Trees flashed by—magnolia, cypress, more oaks heavy with Spanish moss. She only stumbled to a halt when she hit the edge of a marshy pond and almost fell into the water. Her legs shook, and she clutched one hand to the painful stitch in her side.

“Better?”

He wasn’t even winded, but the observation melted into a realization that he’d followed her. Logically, she knew he’d had to; she was out of her head, high on magic and probably crazy.

Instinct told her he would have chased her anyway.

She was too exhausted to begin the complicated dance that came next, the give and take of wary attraction, so she shook herself and answered his question. “I don’t know. Nothing fits, but I’m so tired.” The thick sound of tears in her voice embarrassed her.

“I know.” His tone was quiet. Gentle. “I don’t know what happened to you, but we’re going to find out. Make it better.”

This time, the reassurance didn’t make her want to laugh. “I remember you. Kat’s boss. Franklin’s friend from the army.”

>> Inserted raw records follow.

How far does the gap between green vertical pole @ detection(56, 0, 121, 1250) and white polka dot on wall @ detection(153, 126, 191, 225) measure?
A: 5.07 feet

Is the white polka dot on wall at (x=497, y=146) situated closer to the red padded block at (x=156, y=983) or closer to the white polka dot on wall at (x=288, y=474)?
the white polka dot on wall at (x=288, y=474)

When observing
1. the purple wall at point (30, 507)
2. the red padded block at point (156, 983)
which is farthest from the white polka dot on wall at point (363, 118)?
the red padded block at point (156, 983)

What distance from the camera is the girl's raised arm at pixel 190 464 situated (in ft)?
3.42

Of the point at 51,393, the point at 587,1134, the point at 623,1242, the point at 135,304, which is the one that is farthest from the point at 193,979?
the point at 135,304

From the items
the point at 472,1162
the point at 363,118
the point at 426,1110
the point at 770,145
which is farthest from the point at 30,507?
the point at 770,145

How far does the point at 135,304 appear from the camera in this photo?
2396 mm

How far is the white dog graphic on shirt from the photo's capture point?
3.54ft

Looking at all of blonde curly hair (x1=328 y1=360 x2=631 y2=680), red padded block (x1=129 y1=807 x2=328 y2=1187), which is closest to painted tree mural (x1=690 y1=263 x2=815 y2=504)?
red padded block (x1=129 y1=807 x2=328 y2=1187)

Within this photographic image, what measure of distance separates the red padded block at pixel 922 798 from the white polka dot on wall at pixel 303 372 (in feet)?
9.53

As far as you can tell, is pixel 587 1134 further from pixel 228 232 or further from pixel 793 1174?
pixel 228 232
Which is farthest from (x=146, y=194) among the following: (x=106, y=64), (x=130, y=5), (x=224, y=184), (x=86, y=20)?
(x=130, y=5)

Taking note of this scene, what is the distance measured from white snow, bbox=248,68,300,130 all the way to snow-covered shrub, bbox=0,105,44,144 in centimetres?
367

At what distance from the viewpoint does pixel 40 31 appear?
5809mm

He nodded. “Alec. Or Jake, if Franklin’s been telling stories.”

“Alec Jacobson.” With the nervous magic quieted, her mind cleared a little. “Where are we?”

“My house.” The corner of his mouth kicked up. “Actually, my lake. A little swampy, but not so bad.”

“It’s lovely.” Carmen took a step and groaned when her legs almost gave out. She had no idea how long she’d run, but the house had to be over a mile back. “I’m an idiot.”

“Nah. Seems like you got a pretty big dose of magic.” He took a careful step forward, his gaze locked on her face. “Feeling okay?”

Pride almost made her lie. “No.”

“Tired?”

“I think I need to rest before we go back.”

Alec nodded toward a patch of grass a few yards away. “Wanna sit? Fresh air can’t hurt.”

She didn’t sit so much as crumple to the ground, and only sheer willpower stopped her from stretching out on the grass. “My father. I talked to my father, and then the van came—”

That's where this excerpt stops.